In the summer of 2016, Jeremy Lyon found himself anchorless. His band had broken up after five years of touring the country, and Lyon felt consumed by uncertainty about the future — both his own and America’s. So he picked up a pen.

“It was the first time I was writing without needing anyone else’s approval,” says Lyon, an Oakland native. “So I stopped worrying about taste or whether a song was good until after it was done — and that opened the floodgates.”

King Dream is the result. With a soulful voice, roots in the golden age of California psychedelia, and a modern indie rock energy that places him firmly in the 21st century, Lyon charts a path through timeless themes: disillusionment with oneself, with adulthood, with one’s country — and the discovery, time and again, that somehow there’s still plenty worthy of a love song.

“Return to Zero” a title derived from a button on my old tape machine, RTZ, which auto rewinds back to the beginning, started on a trip to Southeast Asia in 2018 with a bit of weed, a Volca Beats drum machine and an acoustic guitar. The lyric sparked during a conversation with a friend about nearing 30 and never having left California. They described growing up in the Bay Area as “golden handcuffs,” an image that really resonated with me. The longer you stay somewhere, the harder it is to leave and start over. It felt emblematic of this moment, as this ever-lengthening pause is a unique time for a reset without leaving.

In a psychedelic haze of arpeggiating synthesizers and circular guitar musing, Jeremy Lyon aka King Dream sings softly drawing us into his colorful new genre-bender single, “Return to Zero” that Glide is premiering. A song built on dynamic and soaring vocal lines and staggering arrangement, Lyon is a skilled producer with an ear for thorough and unique songcraft.
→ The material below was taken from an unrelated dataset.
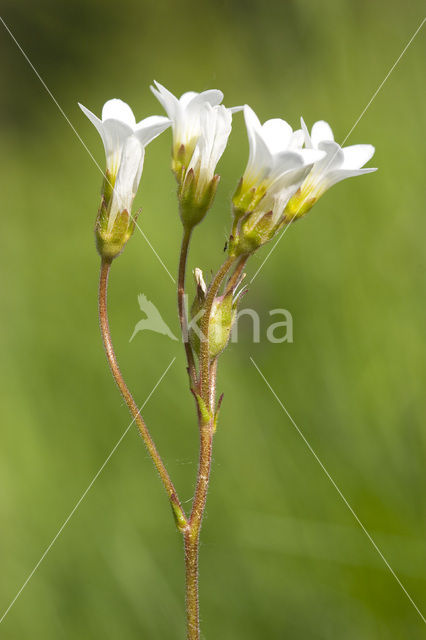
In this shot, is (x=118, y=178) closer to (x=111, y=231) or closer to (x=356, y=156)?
(x=111, y=231)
Striking and swift violins dance on a bed of intentional low-end cushion as a vivid track builds and evolves into an orchestral delight. ”
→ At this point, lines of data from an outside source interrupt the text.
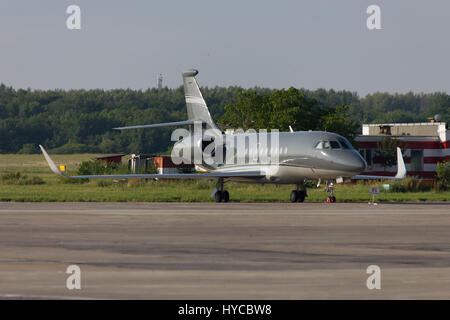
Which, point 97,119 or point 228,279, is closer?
point 228,279

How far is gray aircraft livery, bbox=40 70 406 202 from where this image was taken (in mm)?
37125

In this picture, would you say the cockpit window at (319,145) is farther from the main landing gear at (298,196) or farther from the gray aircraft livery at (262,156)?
the main landing gear at (298,196)

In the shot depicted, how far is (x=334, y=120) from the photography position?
68688 millimetres

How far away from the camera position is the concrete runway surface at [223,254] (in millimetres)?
11914

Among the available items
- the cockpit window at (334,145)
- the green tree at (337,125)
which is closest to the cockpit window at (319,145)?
the cockpit window at (334,145)

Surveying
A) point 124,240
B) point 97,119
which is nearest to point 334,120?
point 124,240

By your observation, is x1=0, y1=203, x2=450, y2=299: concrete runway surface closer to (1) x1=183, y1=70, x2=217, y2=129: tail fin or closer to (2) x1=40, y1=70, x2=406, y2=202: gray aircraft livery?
(2) x1=40, y1=70, x2=406, y2=202: gray aircraft livery

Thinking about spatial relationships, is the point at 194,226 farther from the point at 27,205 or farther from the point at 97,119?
the point at 97,119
Lyon describes more in-depth his inspiration behind the song…

When the Pandemic hit, my buddy Scott McDowell at Wally’s Hyde Out, who mixed my debut album, approached me with an idea to record an entire band, individually, remotely, in one day, producing with real time feedback over Zoom and Audiomovers, a plugin that essentially broadcasts your recording session to anyone with the link, all whilst livestreaming the entire recording session on Twitch. Cody Rhodes (Geographer, Curls), Scott Padden (Goodnight, Texas) Pat Glynn (Con Brio) and Graham Patzner (Whiskerman) all engineered themselves from their homes in the same day, recording a song they’d never played before, alone or together in a band format. I was blown away by what they laid down.

As primarily a folk-rock musician, I thrive on the “band in the room” vibe and the search for the “magic take” ethos that fueled many of my favorite albums. Changing my recording approach out of necessity has opened more possibilities. Having more time to flesh out parts and arrangements without being “on the clock,” collaborating with more musicians who are usually on tour, learning how to engineer, mix, and run Pro Tools (with the help of Jonathan Kirchner, who mastered this track), were skills I hadn’t had time to develop during the previous paradigm of living gig to gig, and have turned into silver linings of life during Quarantine. With three unreleased EPs in the can, and plans to record a new album in March, expect plenty of new music coming from King Dream in 2021.